Porsche congratulates motorsport legend Hans Herrmann
Hans Herrmann, Retro Classics, Stuttgart, Germany 2010
Hans Herrmann, one of the most successful and popular racing drivers to join the Porsche AG works team, celebrates his 90th birthday this year on February 23. The endurance and Monoposto specialist, born in Stuttgart in 1928, is regarded as one of the most reliable and consistent race drivers of all time. In the course of his motor sport career, Hans Herrmann won more than 80 overall and best in class victories, most of them for Porsche.
The proverbial Hans im Glück (Hans in luck) at the wheel celebrated his greatest successes with sports cars from Zuffenhausen: in the Mille Miglia, the Targa Florio, the Carrera Panamericana and of course in Le Mans, with the first overall victory for Porsche in 1970, driving a 917. His career began appropriately, in 1952, in a private Porsche 356, in which he took part in hill climbs, rallies and reliability runs. The very next year, he came fifth in the Lyon-Charbonnières Rally together with Richard von Frankenberg in a Porsche 356. Thereupon Porsche’s racing manager at that time, Huschke von Hanstein, brought him into Porsche works team. In 1953, Herrmann made his debut in the 24 Hours of Le Mans where, together with co-pilot Helm Glöckler in a Porsche 550 Coupé, he secured a best in class victory in the category up to 1.5 litres capacity.
After Herrmann had also secured the title of German Sports Car Champion in the same year, he attracted the attention of Mercedes-Benz head of racing Alfred Neubauer, who integrated the 26-year-old into his works team along with Juan Manuel Fangio, Stirling Moss and Karl Kling. Parallel to this, in 1954 Herrmann continued to drive for Porsche and gained prestigious class victories in the 550 Spyder in the Mille Miglia and the Carrera Panamericana.
Never to be forgotten is the spectacular incident that occurred during the Mille Miglia in 1954, when Herrmann and his co-pilot Herbert Linge ducked flat under the barriers to cross the rails at a closed level crossing, right in the path of a rapidly approaching train. Later, Herrmann made a photo of the spectacular moment the subject of a letter card, with the inscription Glück muss man haben (you’ve got to be lucky). In conversation, he completed this definition in a much more serious undertone: Glück hat, wer als Rennfahrer überlebt (luck, for a racing driver, is to survive).
When in 1955 the Daimler-Benz works withdrew from motor sport, Hans Herrmann drove once again for Porsche. There followed the wandering years with Maserati, B.R.M and Borgward and, but in 1959, Herrmann returned to his ‘own brand’, Porsche. Together with Olivier Gendebien in a Porsche 718 RS 60 Spyder, he won the 1960 12 Hours of Sebring, achieving Porsche’s first overall victory in a manufacturers’ world championship endurance race. Shortly afterwards, the team of Hans Herrmann/Joakim Bonnier also won the Targa Florio driving their Porsche RS 60 Spyder. In 1960, Herrmann also became Formula 2 European Champion with the Porsche 718/2.
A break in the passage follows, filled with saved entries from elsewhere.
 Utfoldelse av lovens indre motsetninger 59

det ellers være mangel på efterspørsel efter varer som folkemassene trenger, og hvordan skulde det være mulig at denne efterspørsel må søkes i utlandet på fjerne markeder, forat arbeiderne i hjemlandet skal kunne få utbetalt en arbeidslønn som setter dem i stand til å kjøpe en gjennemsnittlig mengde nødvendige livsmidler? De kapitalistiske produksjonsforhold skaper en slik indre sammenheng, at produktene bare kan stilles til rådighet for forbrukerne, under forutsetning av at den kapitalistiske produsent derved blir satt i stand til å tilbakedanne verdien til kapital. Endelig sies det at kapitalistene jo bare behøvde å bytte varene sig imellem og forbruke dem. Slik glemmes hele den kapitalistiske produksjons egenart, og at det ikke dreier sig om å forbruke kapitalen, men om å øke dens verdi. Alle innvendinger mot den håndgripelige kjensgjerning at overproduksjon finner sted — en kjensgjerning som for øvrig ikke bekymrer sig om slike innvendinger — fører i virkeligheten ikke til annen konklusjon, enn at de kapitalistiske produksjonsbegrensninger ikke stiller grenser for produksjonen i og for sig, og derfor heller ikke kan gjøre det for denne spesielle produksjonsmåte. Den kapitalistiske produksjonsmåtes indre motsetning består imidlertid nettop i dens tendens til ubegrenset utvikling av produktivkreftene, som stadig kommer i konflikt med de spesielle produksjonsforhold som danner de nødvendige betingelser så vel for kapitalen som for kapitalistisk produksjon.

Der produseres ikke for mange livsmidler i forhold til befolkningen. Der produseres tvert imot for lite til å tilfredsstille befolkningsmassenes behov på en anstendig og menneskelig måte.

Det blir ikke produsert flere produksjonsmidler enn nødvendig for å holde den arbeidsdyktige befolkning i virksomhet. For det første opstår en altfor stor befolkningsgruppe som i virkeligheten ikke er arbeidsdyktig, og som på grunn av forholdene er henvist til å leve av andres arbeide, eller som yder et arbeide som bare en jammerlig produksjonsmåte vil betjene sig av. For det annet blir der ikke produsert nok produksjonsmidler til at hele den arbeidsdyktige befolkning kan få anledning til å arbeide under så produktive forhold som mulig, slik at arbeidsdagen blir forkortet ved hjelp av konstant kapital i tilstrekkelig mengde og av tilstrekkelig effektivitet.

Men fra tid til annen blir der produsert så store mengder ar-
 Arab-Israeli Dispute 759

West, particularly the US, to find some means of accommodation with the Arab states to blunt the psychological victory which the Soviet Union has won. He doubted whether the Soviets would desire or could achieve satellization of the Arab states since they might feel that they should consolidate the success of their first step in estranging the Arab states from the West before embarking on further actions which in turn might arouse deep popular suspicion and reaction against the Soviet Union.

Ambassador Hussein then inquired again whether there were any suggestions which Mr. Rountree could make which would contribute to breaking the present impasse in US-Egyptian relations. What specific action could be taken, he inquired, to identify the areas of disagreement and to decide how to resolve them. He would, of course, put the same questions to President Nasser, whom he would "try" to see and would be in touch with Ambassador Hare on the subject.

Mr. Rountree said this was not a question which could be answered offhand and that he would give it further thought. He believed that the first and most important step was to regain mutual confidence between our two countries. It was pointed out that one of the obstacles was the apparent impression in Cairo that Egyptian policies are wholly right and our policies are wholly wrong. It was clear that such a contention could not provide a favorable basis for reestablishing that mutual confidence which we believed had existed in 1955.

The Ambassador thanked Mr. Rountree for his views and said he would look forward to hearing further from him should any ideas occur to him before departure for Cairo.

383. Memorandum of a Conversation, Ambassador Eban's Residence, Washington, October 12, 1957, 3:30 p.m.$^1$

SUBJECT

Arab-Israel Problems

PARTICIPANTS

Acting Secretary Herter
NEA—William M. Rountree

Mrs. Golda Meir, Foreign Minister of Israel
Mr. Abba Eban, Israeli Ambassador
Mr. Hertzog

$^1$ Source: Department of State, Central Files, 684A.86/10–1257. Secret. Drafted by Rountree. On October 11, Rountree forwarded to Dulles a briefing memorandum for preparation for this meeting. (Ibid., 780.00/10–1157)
In 1962, he changed to Carlo Abarth and was active as works driver for the Vienna design engineer from 1963. Three years later, in 1966, he returned to the Porsche works team once again. Not only did Herrmann take part in all the great endurance races, but besides driving European hill climb championship courses, he also carried out countless test drives in the – then newly-opened – Weissach Development Centre.
In 1969, the Porsche works team secured the manufacturers’ world championship title for Porsche for the first time, thanks to the efforts of Hans Herrmann, Jo Siffert, Vic Elford, Rolf Stommelen, Udo Schütz and Gerhard Mitter. Previously, Hans Herrmann had to hand the victory to Jacky Ickx in a Ford GT 40 after 24 hours of fierce fighting, being beaten by just 120 meters in one of the most thrilling Le Mans races of all time. One year later, things went better for him because in his eleventh Le Mans, he was able to gain Porsche’s first overall victory in the famous 24-hour race.